TAREFA A = No texto fornecido sobre política e meio ambiente, quais fenômenos são apontados como causadores das catástrofes mostradas nas imagens de todas as partes do planeta? Liste todos.
TAREFA B = Escreva a continuação do texto sobre a crise ambiental, começando logo depois da última frase apresentada.

TEXTO FORNECIDO =
----------------------------------------

Isso aconteceu, por exemplo, na Síria, onde as manifestações na cidade de Deraa contra a detenção e tortura de 15 estudantes que grafitavam contra o governo ganharam força até se transformarem em uma guerra civil que já dura oito anos e cobrou mais de meio milhão de vidas.

O papel das empresas na crise ambiental

Mas, se o que está ocorrendo na política mundial não é normal, o que vem ocorrendo com o meio ambiente é ainda menos. Os fatos são conhecidos. Imagens de todas as partes do planeta mostrando as catástrofes produzidas por incêndios, chuvas torrenciais, secas prolongadas e furacões são cotidianas.
As evidências científicas são esmagadoras e a inação para fazer frente a essas ameaças é ainda mais. A paralisia ante enfrentar com eficácia as mudanças climáticas constitui sem dúvida o maior perigo que nossa civilização vive.

----------------------------------------

Entradas de dados coletados =

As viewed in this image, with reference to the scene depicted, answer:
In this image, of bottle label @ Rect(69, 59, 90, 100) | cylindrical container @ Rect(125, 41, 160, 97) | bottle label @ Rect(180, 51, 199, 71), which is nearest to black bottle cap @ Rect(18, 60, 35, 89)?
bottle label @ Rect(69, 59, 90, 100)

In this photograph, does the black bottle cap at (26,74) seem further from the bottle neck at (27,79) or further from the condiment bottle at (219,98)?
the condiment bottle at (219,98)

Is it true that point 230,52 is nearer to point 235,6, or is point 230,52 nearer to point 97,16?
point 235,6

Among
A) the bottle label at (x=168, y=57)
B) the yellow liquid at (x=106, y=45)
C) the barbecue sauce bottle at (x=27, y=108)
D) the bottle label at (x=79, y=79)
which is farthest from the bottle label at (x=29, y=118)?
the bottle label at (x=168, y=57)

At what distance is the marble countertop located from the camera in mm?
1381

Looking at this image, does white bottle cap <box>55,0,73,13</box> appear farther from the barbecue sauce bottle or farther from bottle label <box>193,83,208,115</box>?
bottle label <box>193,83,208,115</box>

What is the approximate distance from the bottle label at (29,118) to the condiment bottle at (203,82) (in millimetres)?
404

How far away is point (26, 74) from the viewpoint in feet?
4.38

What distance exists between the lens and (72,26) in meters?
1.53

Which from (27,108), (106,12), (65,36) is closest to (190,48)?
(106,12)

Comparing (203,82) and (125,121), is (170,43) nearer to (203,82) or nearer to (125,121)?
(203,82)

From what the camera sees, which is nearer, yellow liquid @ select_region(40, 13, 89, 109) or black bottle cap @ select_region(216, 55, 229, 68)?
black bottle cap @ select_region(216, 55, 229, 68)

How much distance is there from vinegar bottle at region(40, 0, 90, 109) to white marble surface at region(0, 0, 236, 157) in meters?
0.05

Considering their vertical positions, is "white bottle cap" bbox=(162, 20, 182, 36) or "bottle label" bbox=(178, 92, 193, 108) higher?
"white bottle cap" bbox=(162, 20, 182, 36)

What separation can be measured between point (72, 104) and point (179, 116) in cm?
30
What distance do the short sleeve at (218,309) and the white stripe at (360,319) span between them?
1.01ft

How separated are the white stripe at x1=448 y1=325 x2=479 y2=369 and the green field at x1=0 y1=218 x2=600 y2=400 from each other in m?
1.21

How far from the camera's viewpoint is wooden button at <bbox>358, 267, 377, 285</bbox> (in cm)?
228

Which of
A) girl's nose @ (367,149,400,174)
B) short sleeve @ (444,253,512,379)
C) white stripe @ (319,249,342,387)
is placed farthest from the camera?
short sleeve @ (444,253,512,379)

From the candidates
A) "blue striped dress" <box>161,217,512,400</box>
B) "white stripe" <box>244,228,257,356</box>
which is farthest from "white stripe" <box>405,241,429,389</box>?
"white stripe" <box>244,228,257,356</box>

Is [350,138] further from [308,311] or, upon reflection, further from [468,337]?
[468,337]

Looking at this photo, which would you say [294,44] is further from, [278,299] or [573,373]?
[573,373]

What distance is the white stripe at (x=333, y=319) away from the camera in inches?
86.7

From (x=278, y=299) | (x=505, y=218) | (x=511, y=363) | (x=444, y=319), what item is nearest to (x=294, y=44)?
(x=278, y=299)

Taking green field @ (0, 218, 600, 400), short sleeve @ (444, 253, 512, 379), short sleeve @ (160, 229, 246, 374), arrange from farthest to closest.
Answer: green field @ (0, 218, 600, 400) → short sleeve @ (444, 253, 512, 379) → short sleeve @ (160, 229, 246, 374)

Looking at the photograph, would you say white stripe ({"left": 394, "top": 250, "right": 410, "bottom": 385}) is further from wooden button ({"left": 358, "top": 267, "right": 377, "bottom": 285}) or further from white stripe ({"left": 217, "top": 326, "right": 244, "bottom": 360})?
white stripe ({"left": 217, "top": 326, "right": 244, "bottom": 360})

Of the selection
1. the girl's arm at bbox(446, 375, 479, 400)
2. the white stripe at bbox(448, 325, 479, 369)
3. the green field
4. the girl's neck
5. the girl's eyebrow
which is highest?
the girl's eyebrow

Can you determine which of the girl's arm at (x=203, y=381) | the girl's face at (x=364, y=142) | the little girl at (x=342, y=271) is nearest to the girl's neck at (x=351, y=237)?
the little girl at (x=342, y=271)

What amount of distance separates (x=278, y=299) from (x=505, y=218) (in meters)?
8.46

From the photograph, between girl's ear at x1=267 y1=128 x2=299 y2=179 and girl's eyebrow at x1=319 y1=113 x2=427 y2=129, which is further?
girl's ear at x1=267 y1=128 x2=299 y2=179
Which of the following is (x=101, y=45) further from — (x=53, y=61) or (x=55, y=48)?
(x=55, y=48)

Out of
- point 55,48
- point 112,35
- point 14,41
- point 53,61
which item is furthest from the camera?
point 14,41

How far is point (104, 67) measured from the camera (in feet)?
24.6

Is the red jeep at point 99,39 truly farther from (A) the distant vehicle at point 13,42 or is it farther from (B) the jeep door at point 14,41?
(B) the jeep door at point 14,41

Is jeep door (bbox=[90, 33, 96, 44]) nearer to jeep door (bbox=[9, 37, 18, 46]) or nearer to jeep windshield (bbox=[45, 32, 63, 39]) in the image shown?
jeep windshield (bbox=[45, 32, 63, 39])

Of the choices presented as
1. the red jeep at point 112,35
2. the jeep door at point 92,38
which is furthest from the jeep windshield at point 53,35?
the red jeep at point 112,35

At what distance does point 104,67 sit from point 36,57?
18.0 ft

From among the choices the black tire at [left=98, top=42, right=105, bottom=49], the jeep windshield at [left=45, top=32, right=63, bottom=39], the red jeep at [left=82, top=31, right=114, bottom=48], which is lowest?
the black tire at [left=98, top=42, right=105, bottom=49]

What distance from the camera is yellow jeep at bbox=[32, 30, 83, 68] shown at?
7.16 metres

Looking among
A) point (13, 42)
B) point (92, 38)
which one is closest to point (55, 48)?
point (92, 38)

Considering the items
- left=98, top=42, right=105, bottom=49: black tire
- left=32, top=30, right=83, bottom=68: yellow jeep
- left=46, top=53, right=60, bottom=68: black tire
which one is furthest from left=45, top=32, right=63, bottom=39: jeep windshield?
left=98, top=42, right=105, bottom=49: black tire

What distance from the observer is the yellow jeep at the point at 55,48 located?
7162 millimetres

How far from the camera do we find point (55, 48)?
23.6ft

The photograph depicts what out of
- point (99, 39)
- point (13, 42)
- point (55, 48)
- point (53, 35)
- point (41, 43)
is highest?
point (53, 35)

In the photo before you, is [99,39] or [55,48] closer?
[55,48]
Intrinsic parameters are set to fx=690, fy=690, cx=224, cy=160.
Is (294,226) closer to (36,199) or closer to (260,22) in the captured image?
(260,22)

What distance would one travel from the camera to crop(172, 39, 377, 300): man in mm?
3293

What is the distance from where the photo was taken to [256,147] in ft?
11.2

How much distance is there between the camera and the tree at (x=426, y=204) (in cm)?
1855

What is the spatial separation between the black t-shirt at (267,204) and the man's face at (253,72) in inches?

----------------------------------------

RESPOSTA A = Incêndios, chuvas torrenciais, secas prolongadas e furacões.

RESPOSTA B =
A inépcia dos governos em responder à emergência climática é exacerbada pela influência de interesses econômicos. A ExxonMobil e os irmãos Charles e David Koch são apenas dois exemplos de empresas e indivíduos ricos que, durante décadas, financiaram fartamente “centros de pesquisa” e “cientistas” dedicados a semear dúvidas sobre a gravidade do problema climático e impedir que governos adotem as políticas necessárias.
O fato de grandes empresas influírem sobre governos para evitar que tomem decisões contra seus ganhos não é novidade. De fato, é o normal.
O que não é normal é líderes de algumas das maiores empresas do mundo repudiarem publicamente a ideia de que seu objetivo primordial seja maximizar os lucros. Foi, no entanto, o que ocorreu há algumas semanas, quando os chefes de 181 das maiores empresas americanas assinaram um comunicado que sustenta exatamente esse repúdio.
Esses altos executivos afirmam que as empresas privadas devem conciliar os interesses de seus acionistas com os de clientes, empregados, fornecedores e comunidades nas quais operam.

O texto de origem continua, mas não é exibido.